*** Data to process
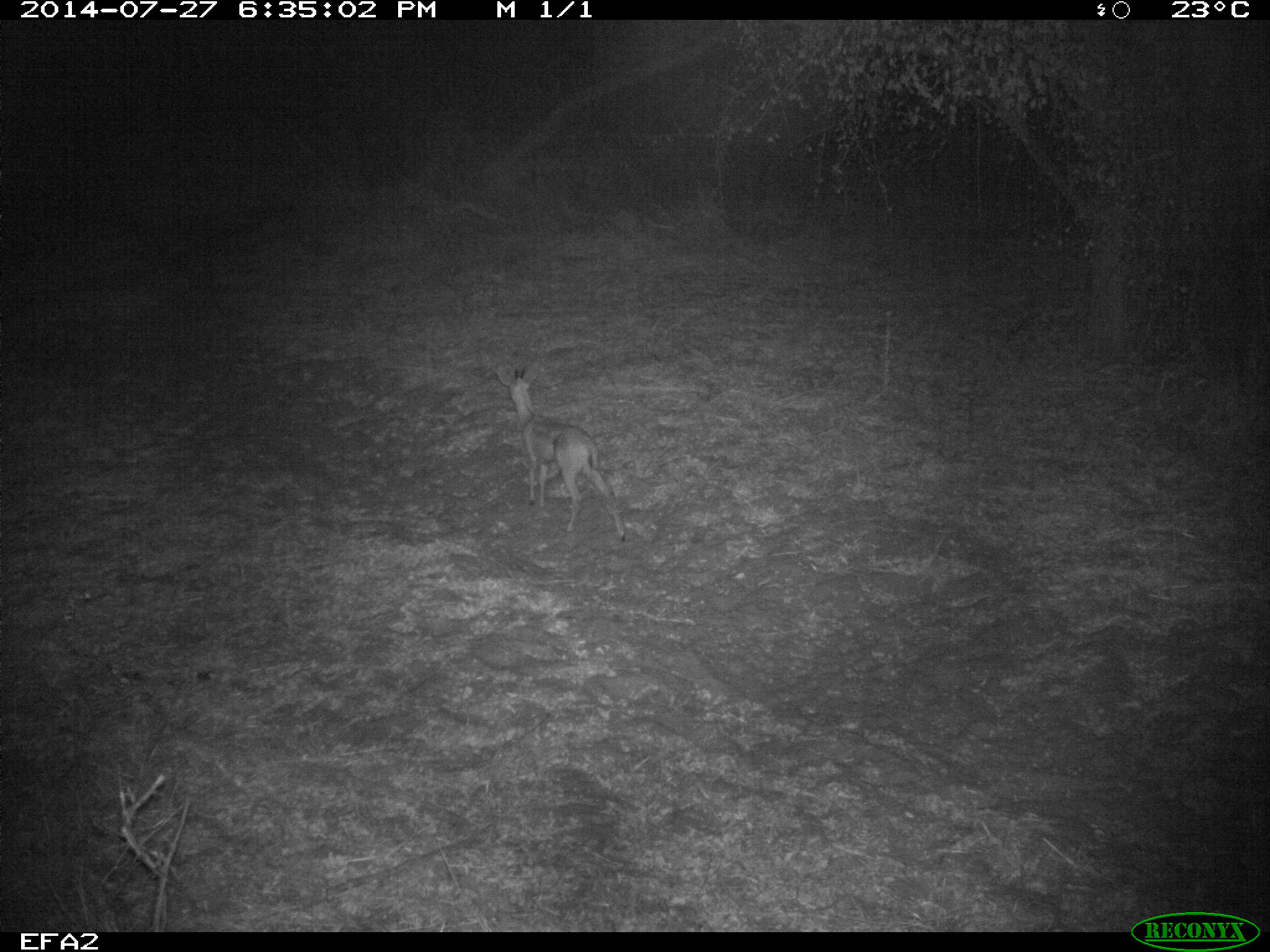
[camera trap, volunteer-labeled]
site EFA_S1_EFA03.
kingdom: Animalia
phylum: Chordata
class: Mammalia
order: Artiodactyla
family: Bovidae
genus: Raphicerus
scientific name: Raphicerus campestris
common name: steenbok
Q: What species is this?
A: Steenbok (Raphicerus campestris).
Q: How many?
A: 1.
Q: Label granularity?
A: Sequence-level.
******
▶ Problem description
Each record above needs to be copied exactly, with images left out.

▶ Solution for this task
[camera trap, volunteer-labeled]
site EFA_S1_EFA03.
kingdom: Animalia
phylum: Chordata
class: Mammalia
order: Artiodactyla
family: Bovidae
genus: Raphicerus
scientific name: Raphicerus campestris
common name: steenbok
Q: What species is this?
A: Steenbok (Raphicerus campestris).
Q: How many?
A: 1.
Q: Label granularity?
A: Sequence-level.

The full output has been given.